You spend a good portion of your time promoting the idea of bi-visibility. Could you touch upon why you feel this is an important area.
What helps the light of God, as it did through Jesus was visibility. The same is true with all God’s called and chosen and those who embrace their God-given calling. It is up to us to show up and make visible our whole being. To only carry God’s message and not act with direct action, is taking for granted our light. To show up and be visible as I do with my bisexual flag and colors is allowing God to be more fully visible through me. Then others who suffer with internal biphobia more often than not will feel welcome to show up as well. “Light proceeds light.” That is a God thing, not a me thing.
Besides being one of twelve children that was raped by the same Roman Catholic priest, we prayed read, re-read, and acted out the Bible every year. The only stillness I have ever known was that in biblical times there lived a courageous and God-loving King David. The blessing for me was his history of having no dread with his birthright. First, he had relations with both King Saul’s daughter and son at the same time. Later, he continued having relations with wives and a male concubine. It was his faith that God knew, forgave, and loved him regardless. Never the less, I lived in a closet with internal biphobia.
To know that God, who is both male and female, called King David a beloved was my soul reason to go to rehab. In rehab, I read about an enriched bisexual history in Chicago. The 1970s were out and proud with Chicago Bi Ways and the 1980s where Action Bi Women celebrated their visibility. To study all that I read was sobering and illuminating. Psalm 23 helped me stay sober and grateful. As a believer of God, King David was able to be himself, help others, and confront injustice without shame, concern, and ego. That in itself was enough of a fruitful harvest for me to be able to turn my life over to God.
What piece of advice would you like to pass on to churches that hold a more traditional understanding of scripture when it comes to building bridges with the LGBT community? Have you experienced areas in which open and affirming churches still need to grow with regards to welcoming sexual minorities and gender non-conforming individuals outside gay and lesbian individuals?

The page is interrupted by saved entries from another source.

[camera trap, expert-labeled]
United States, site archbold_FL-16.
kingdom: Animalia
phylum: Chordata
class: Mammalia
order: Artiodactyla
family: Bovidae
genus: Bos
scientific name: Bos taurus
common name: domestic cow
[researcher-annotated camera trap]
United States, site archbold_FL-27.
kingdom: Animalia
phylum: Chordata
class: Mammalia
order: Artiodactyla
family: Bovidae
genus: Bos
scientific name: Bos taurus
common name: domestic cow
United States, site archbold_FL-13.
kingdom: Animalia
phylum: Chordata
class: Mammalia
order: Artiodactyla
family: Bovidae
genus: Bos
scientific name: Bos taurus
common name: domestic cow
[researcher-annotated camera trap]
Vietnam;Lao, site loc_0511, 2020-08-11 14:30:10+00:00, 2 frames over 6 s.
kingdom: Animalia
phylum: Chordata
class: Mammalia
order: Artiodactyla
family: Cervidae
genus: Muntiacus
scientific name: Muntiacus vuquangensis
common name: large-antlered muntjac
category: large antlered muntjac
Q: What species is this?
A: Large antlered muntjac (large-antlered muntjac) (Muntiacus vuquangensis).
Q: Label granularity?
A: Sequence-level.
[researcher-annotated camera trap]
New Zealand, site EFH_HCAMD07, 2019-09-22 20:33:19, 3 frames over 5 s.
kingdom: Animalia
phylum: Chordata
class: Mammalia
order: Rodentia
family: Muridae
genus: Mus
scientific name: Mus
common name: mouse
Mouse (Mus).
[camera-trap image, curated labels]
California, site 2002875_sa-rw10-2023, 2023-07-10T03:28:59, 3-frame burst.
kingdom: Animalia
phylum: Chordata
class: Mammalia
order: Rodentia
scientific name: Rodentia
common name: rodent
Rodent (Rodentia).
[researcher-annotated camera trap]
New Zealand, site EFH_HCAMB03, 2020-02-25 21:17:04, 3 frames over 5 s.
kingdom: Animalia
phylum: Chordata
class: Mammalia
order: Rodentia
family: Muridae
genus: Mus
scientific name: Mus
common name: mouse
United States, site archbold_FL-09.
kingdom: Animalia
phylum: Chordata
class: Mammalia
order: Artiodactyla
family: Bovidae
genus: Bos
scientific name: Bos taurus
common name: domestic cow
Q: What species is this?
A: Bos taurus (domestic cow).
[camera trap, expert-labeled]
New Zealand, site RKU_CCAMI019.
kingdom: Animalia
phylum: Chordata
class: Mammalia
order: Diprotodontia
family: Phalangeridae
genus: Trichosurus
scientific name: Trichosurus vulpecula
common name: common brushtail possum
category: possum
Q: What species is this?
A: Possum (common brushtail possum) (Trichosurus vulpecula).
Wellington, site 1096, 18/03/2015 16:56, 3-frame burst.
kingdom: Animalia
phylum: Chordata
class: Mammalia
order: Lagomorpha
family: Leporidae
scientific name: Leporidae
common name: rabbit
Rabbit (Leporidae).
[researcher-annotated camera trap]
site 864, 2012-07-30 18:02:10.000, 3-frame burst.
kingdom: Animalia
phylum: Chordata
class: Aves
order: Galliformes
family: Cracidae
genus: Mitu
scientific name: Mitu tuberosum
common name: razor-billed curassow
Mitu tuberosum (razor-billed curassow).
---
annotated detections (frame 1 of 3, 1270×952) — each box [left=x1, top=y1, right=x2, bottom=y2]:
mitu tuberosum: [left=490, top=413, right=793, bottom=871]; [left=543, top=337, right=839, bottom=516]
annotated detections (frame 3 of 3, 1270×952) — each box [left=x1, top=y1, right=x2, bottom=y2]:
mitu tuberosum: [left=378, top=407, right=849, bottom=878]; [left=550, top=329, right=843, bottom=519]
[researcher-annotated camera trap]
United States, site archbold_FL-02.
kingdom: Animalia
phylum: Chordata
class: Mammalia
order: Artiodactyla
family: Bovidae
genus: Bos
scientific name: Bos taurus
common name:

When a person sees themselves, like I did reading about Kind David, then as a monk, I pray respect could be given from people that disagree with me. I feel that respecting Matthew 25 by leaving judgement up to God as well as not negating individual interpretations of scripture are both important. Since “welcoming churches” also often share with me that they suppose that King David was not bisexual, I get enraged. Because this contempt comes from people who do not identify as bisexual, it often feels like they are trying to erase my bisexual birthright that I was born with and speak.